▸ Excerpt provided
....

Newly published legal documents reveal a fresh insight into who knew what and when during the build-up to the massive libel settlement with Fr Kevin Reynolds.
The Galway priest had strenuously offered a paternity test before its broadcast on May 23, accusing him of raping an African woman and fathering her child.
Amid a flurry of legal correspondence, reporter Aoife Kavanagh -- who has since resigned her position with RTE -- insisted that 'Prime Time Investigates' could stand over all of the allegations.
It has also emerged that Sheila Mudi -- whom RTE falsely identified as Fr Reynolds' illegitimate child -- had written a letter in or around July of last year detailing how Fr Reynolds was not her father.
But RTE was accused of continuing to delay the paternity test process in August, three months after the programme aired to 500,0000 viewers.
By this time Fr Reynolds was a "social pariah" according to his solicitor.
The revelations are contained in a ruling published last night by the High Court Taxing Master Declan O'Neill, who assessed the level of legal costs in the Reynolds libel case against RTE.
In a letter to the broadcaster from Fr Reynolds' solicitor Robert Dore, he reiterated his position that he had never fathered a child.
A legal note on the letter stated that it "also emphasised the extremely serious consequences of the defamation".

....

▸ Information given
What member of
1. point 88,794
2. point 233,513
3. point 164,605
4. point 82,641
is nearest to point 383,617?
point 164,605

....

▸ Required work
Name every person identified by name in the text about the Fr Kevin Reynolds libel settlement, in the order they first appear.

▸ Response below
Fr Kevin Reynolds
Aoife Kavanagh
Sheila Mudi
Declan O'Neill
Robert Dore